Tarefa atribuída 1: Segundo o texto fornecido, em que obra se baseia o filme "Eu, Robô"?
Tarefa atribuída 2: Reproduza, sem alterações, o trecho do texto fornecido que vai de "Percebe-se, aí, um" até "manejo de sinais?".

Percebe-se, aí, um esforço
sofisticado da filosofia da mente em retomar, na contemporaneidade,
um tema que pode ser encontrado, de modo expressivo, nos mais diversos
períodos da história da filosofia: o que diferencia, como
necessidade constitutiva, o homem das outras formas de vida? O problema
colocado por Turing (1981) constitui um eloqüente exemplo de tal
problemática. Dotar a máquina com o máximo de informação
possível, adicionando novos dados, detectando erros e apontando
correções sempre que necessário, numa programação
ad infinitum, a faria, qualitativamente, humana? O que há para
além do manejo de sinais?
O presente trabalho procurará
discutir um dos aspectos refutadores da questão da possibilidade
da AI Forte, utilizando-se de um eixo teórico que privilegiará
o caráter lingüístico e o agir ético, como
suporte para um debate antropológico: que imagem de homem a AI
Forte pretende reproduzir? Tomar-se-á, como base de toda a discussão,
a obra cinematográfica “Eu, Robô”, baseada
no livro homônimo de ficção científica escrito
por Isaac Asimov. O filme coloca, de maneira magistral, a questão
que será trabalhada aqui, ao apresentar ao espectador a figura
de Sonny, um robô “programado para ser livre”. O próprio
título do filme é bastante sugestivo, vez que suscita
a perspectiva de uma máquina que, com todas as implicações,
“falaria em primeira pessoa”. A leitura da seguinte exposição
não pressupõe, diretamente, a prévia apreciação
do filme, mas vale lembrar que esta é recomendável.
2. As três leis da robótica
No ano de 2035, os robôs têm
assumido um papel muito presente na vida das pessoas, desempenhando
funções bastante relevantes para a sociedade e sendo comandados
pelas chamadas Três Leis da Robótica, as quais garantiriam
o “ciclo perfeito de segurança”:
I - Um robô não poderá
machucar um ser humano, ou, por desídia, permitir que um humano
se machuque;
II – Um robô deverá
obedecer às ordens de humanos, contanto que estas não
entrem em conflito com a lei I;
III – Um robô deverá
proteger sua própria existência, contanto que tal proteção
não entre em conflito com a primeira e com a segunda lei.

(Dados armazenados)
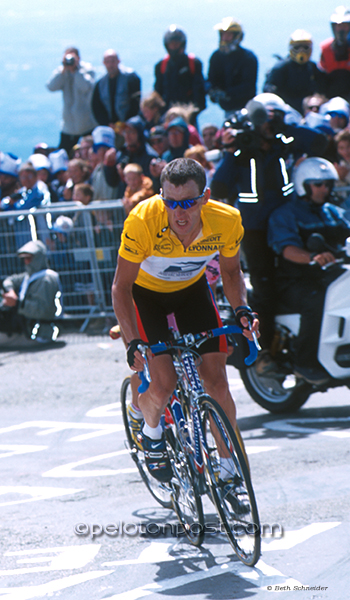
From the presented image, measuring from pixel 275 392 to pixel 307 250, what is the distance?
127 centimetres

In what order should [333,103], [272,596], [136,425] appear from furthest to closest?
[333,103] → [136,425] → [272,596]

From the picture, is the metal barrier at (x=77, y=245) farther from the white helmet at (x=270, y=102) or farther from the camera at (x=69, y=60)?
the white helmet at (x=270, y=102)

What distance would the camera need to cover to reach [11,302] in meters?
10.6

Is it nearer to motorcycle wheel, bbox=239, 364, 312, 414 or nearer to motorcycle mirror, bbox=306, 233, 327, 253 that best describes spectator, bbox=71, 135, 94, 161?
motorcycle wheel, bbox=239, 364, 312, 414

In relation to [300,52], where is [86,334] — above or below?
below

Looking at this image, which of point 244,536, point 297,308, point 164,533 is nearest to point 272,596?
point 244,536

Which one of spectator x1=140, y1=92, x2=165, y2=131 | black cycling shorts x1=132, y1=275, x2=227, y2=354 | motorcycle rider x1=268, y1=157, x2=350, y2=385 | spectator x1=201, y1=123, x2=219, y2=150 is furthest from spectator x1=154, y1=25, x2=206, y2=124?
black cycling shorts x1=132, y1=275, x2=227, y2=354

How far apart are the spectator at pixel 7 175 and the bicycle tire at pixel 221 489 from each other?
821 centimetres

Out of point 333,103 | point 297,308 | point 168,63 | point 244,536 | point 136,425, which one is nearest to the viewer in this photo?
point 244,536

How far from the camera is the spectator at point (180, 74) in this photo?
1190 cm

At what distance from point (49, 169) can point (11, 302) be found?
2862 millimetres

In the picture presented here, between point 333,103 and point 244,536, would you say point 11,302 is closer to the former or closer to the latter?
point 333,103

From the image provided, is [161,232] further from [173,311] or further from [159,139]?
[159,139]
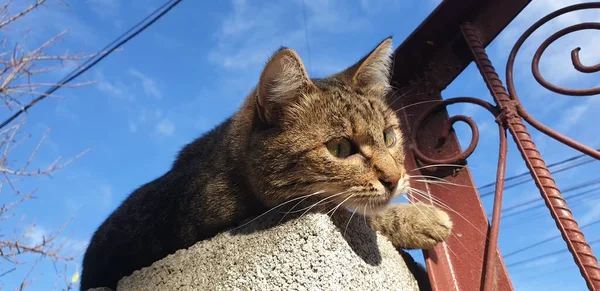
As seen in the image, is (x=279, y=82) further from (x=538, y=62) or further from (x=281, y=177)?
(x=538, y=62)

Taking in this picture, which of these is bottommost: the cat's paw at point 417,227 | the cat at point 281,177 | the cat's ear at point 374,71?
the cat's paw at point 417,227

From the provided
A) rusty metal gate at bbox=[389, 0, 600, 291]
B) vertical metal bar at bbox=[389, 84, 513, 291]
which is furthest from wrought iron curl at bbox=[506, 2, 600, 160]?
vertical metal bar at bbox=[389, 84, 513, 291]

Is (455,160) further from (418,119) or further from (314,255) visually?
(314,255)

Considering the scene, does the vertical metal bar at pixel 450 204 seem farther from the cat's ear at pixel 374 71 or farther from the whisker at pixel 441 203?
the cat's ear at pixel 374 71

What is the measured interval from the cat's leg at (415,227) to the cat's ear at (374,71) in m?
0.56

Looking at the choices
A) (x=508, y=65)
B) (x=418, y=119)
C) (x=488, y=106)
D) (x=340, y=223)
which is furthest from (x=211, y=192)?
(x=508, y=65)

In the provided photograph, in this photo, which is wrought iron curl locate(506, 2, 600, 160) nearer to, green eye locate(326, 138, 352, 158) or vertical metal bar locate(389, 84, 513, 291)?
vertical metal bar locate(389, 84, 513, 291)

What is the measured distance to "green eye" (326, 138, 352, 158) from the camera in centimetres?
165

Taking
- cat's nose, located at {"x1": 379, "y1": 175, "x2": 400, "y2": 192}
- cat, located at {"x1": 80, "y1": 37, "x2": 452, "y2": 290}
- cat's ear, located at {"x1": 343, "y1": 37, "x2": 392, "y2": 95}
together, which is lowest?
cat's nose, located at {"x1": 379, "y1": 175, "x2": 400, "y2": 192}

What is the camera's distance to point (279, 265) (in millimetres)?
1259

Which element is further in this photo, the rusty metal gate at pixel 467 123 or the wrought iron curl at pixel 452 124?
the wrought iron curl at pixel 452 124

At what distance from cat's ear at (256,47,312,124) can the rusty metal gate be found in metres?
0.55

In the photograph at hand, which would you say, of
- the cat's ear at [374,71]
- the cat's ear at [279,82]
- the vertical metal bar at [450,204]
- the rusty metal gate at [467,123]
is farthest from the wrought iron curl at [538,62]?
the cat's ear at [279,82]

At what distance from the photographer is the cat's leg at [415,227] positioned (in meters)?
1.71
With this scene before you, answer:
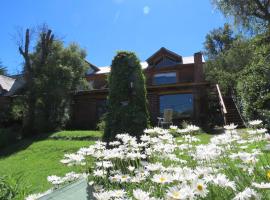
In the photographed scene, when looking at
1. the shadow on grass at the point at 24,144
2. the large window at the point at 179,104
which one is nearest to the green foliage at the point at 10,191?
the shadow on grass at the point at 24,144

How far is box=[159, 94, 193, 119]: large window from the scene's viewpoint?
21938 millimetres

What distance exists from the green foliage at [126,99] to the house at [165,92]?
1215cm

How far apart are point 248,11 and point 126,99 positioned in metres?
12.3

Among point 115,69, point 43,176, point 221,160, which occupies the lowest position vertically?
point 43,176

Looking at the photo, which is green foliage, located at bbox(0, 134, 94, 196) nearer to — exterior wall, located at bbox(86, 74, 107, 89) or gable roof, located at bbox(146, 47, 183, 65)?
gable roof, located at bbox(146, 47, 183, 65)

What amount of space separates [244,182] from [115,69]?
6668mm

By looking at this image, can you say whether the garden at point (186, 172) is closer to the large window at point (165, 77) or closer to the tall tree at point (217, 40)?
the large window at point (165, 77)

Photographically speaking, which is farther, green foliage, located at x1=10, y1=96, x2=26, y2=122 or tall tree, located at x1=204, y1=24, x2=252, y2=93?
tall tree, located at x1=204, y1=24, x2=252, y2=93

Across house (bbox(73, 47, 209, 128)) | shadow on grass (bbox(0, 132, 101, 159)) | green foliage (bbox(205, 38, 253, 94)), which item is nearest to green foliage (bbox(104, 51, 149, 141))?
shadow on grass (bbox(0, 132, 101, 159))

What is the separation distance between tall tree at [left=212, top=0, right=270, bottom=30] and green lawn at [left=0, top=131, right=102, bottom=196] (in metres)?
9.03

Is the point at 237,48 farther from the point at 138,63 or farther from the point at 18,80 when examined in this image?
the point at 138,63

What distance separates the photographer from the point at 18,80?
32656 millimetres

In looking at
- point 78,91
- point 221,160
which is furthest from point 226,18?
point 221,160

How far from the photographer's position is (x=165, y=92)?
74.6 feet
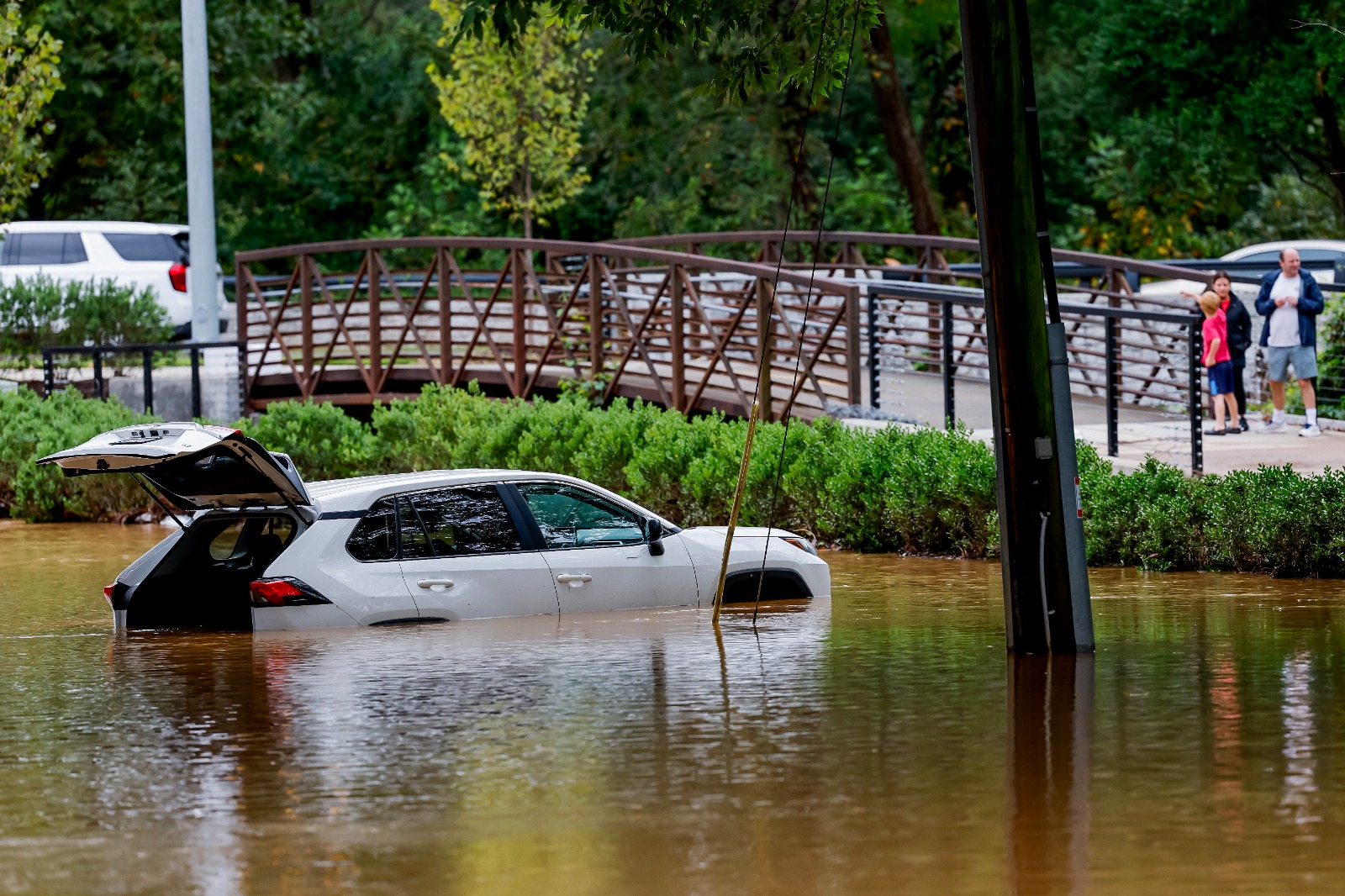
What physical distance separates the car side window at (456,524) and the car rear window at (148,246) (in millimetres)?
21484

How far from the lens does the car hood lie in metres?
11.0

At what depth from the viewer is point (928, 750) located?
8.33 metres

Campo de resposta 1: No livro homônimo de ficção científica escrito por Isaac Asimov.

Campo de resposta 2:
Percebe-se, aí, um esforço
sofisticado da filosofia da mente em retomar, na contemporaneidade,
um tema que pode ser encontrado, de modo expressivo, nos mais diversos
períodos da história da filosofia: o que diferencia, como
necessidade constitutiva, o homem das outras formas de vida? O problema
colocado por Turing (1981) constitui um eloqüente exemplo de tal
problemática. Dotar a máquina com o máximo de informação
possível, adicionando novos dados, detectando erros e apontando
correções sempre que necessário, numa programação
ad infinitum, a faria, qualitativamente, humana? O que há para
além do manejo de sinais?